Боже, я пишу клану отчёт о погоде. Мудзюн точно пришлёт убийцу, просто чтобы прекратить это позорище, — пронеслось у него в голове с горькой усмешкой.
Он сунул записку обратно в расщелину и отшатнулся, как от гремучей змеи. Миссия выполнена. Он должен чувствовать облегчение. Но он чувствовал только стыд и гнетущую тяжесть. Он только что совершил своё предательство. Не клана — себя самого. Он предал свою суть шиноби, солгав своему господину.
Обратная дорога показалась ему втрое длиннее. Каждый встречный крестьянин, каждый патруль самураев Такэды бросал на него подозрительные взгляды, будто читая на его лице клеймо предателя. Он шёл, опустив голову, и его шаги были такими тяжёлыми, словно к ногам были прикованы гири.
Когда замок наконец показался вдали, его охватило странное, двойственное чувство. Это была не крепость врага, а… дом. Место, где его ждали. Где Хикари, возможно, испекла новые моти. Где Кэнта будет надоедать ему рассказами о своих тренировках. Где даже ворчливый старый писец был частью знакомого, почти родного мира, который он только что предал.
Его впустили без вопросов. Первым, кого он увидел, входя на внутренний двор, была Хикари. Она поливала цветы у входа в свою комнату. Увидев его, она улыбнулась той самой улыбкой, которая заставляла его забыть обо всём на свете.

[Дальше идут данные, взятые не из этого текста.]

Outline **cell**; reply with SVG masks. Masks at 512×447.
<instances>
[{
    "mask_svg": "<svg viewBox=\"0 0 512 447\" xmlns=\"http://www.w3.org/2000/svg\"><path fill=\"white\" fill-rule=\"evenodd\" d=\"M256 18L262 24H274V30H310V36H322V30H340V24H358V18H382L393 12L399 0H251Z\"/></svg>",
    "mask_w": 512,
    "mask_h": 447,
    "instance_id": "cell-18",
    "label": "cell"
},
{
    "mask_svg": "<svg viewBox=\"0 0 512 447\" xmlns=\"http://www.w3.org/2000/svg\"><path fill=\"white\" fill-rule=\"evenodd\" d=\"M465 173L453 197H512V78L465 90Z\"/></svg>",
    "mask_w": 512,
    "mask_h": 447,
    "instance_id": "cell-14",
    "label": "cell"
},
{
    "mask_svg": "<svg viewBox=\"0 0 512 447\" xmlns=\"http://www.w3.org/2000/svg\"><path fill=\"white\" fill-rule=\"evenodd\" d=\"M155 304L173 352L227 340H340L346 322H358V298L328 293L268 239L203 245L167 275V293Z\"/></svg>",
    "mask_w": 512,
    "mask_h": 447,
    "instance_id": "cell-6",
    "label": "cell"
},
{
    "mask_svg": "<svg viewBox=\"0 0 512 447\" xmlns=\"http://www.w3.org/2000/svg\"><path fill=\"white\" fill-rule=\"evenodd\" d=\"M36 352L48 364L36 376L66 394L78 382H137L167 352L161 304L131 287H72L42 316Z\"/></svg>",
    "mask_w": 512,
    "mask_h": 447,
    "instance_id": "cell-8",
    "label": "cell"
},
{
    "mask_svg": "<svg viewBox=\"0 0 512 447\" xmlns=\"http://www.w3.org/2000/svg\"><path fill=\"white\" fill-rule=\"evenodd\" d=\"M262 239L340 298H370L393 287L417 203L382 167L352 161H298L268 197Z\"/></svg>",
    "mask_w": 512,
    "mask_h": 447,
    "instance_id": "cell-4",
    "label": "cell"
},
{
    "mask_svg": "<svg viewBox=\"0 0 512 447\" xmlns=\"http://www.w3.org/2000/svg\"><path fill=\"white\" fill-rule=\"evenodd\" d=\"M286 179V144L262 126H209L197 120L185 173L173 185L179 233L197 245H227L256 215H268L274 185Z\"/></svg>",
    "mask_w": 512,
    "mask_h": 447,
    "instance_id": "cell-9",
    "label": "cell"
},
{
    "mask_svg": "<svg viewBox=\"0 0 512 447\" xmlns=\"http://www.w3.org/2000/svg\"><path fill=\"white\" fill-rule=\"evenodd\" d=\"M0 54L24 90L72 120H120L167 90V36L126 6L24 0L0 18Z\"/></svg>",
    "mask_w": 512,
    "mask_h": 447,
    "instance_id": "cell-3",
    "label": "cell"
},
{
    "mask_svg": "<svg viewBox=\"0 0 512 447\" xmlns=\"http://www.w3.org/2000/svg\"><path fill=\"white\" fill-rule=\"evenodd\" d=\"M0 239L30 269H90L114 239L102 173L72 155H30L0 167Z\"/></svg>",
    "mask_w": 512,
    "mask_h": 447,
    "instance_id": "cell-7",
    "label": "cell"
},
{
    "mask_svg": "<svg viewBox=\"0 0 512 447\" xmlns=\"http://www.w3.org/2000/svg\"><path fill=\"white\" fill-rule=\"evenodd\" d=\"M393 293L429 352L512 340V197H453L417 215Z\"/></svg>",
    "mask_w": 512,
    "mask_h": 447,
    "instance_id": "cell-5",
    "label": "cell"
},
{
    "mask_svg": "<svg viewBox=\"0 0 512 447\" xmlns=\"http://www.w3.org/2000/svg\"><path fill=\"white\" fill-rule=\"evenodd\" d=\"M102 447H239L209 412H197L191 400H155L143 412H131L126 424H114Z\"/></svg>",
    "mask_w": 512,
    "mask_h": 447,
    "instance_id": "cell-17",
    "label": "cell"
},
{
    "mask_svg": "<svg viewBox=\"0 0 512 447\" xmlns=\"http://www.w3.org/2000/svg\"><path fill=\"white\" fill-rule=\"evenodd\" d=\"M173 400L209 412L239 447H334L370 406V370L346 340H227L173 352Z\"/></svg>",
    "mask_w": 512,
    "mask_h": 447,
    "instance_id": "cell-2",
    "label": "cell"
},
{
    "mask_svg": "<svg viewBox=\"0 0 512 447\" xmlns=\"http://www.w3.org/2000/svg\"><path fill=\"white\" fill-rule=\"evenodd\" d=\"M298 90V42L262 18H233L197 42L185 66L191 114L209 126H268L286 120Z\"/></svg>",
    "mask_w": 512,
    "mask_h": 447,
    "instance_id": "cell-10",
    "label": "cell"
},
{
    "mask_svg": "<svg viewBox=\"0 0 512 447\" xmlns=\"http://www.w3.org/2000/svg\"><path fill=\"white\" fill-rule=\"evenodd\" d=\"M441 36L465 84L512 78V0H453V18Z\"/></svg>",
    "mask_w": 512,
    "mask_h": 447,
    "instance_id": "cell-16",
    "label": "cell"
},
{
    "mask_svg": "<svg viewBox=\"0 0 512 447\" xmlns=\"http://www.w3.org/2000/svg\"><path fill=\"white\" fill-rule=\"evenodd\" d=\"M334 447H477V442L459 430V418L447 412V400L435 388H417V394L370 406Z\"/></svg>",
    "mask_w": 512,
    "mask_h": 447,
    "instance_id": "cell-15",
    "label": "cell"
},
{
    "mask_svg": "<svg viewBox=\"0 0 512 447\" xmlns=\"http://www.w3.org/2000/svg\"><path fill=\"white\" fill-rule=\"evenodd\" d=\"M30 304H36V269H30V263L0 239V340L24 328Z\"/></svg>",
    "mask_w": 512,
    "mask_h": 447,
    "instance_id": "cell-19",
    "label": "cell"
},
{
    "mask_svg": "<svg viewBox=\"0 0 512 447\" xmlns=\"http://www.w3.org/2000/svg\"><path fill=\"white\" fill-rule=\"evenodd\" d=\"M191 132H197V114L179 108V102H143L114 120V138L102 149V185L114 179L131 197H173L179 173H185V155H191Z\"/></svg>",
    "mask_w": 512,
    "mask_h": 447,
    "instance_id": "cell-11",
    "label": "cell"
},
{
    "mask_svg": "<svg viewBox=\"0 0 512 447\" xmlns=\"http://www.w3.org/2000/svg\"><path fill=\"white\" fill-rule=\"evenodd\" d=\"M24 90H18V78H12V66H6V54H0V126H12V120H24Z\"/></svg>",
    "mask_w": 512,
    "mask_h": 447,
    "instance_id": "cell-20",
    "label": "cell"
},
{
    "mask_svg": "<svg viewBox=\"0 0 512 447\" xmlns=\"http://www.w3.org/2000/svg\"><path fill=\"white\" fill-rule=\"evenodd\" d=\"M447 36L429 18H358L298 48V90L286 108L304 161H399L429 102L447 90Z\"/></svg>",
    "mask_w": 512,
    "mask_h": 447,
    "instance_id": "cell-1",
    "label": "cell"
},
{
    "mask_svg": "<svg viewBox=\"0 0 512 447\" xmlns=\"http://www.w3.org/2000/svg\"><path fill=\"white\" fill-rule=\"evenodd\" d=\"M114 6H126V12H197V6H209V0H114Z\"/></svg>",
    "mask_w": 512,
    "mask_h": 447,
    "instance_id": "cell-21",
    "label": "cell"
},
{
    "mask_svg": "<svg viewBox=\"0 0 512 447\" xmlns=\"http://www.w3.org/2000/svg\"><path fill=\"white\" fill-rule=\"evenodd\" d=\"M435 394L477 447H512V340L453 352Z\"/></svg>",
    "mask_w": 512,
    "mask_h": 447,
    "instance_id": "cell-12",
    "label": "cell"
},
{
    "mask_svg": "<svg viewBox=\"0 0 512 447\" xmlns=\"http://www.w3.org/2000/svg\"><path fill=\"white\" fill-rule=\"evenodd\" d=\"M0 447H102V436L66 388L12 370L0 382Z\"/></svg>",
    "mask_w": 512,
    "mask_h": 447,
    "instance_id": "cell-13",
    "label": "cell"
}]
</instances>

«Ты вернулся, — сказали её глаза. — Всё хорошо?»
Он кивнул, пытаясь изобразить усталую, но мирную улыбку. Он подошёл ближе, и она, заметив его бледность, нахмурилась. Её пальцы сложили вопрос: «Ты заболел? Устал?»
И тут он совершил ещё одно предательство. Второе за сегодня. Меньшее, но оттого не менее горькое.
Он жестами, которые она сама его научила, солгал ей. Впервые.
«Да, просто устал с дороги. И голова немного болит».
Он видел, как её лицо омрачилось беспокойством. Она тут же схватила его за руку и повела к колодцу, чтобы умыть лицо холодной водой, потом сунула ему в руки тёплую лепёшку, только что испечённую на кухне.
Он принимал её заботу, и каждый её жест был для него ножом. Он лгал ей. Он, который клялся себе защищать её свет, омрачал его своей ложью.
В этот момент из-за угла вывалился Кэнта, красный и запыхавшийся после тренировки.
— Дзюн! Ты где пропадал? Я тебе новый приём хотел показать! Смотри!
Он, недолго думая, схватил деревянный меч и начал демонстрировать какой-то невероятно сложный и абсолютно непрактичный манёвр, который закончился тем, что он сам себя ударил по лбу рукоятью и едва не свалился в кусты.
Дзюнъэй замер, наблюдая за этой клоунадой. И вдруг его плечи сами собой задрожали. Сначала тихо, потом сильнее. Из его горла вырвался беззвучный, судорожный смех. Он смеялся над глупостью друга, над абсурдностью всей ситуации, над самим собой. Он смеялся, пока на глазах не выступили слёзы — слёзы облегчения и отчаяния.
Кэнта, потирая лоб, смотрел на него с недоумением, а потом тоже начал хохотать.
— Что? Что такое? Это же гениальный приём! Это… это тактическая неожиданность! Самого себя ошеломить, чтобы противник растерялся! Ты понял? Понял, да?
Дзюнъэй, всё ещё давясь беззвучным смехом, кивал, делая вид, что он действительно впечатлён этой «тактикой».
Хикари смотрела на них обоих, качая головой, но на её губах тоже играла улыбка. Тень беспокойства, наведённая его ложью, казалось, немного отступила перед этим дурачеством.
Дзюнъэй смеялся, зная, что его ответ клану — жалкая капля в море их ожиданий. Зная, что это ненадолго. Зная, что в расщелине того камня уже зреет новая, куда более страшная записка.
Но в этот миг, под звуки хохота Кэнты и видя улыбку Хикари, он позволял себе эту маленькую, горькую победу. Он купался в их свете, даже если его тень от этого становилась только чернее и длиннее.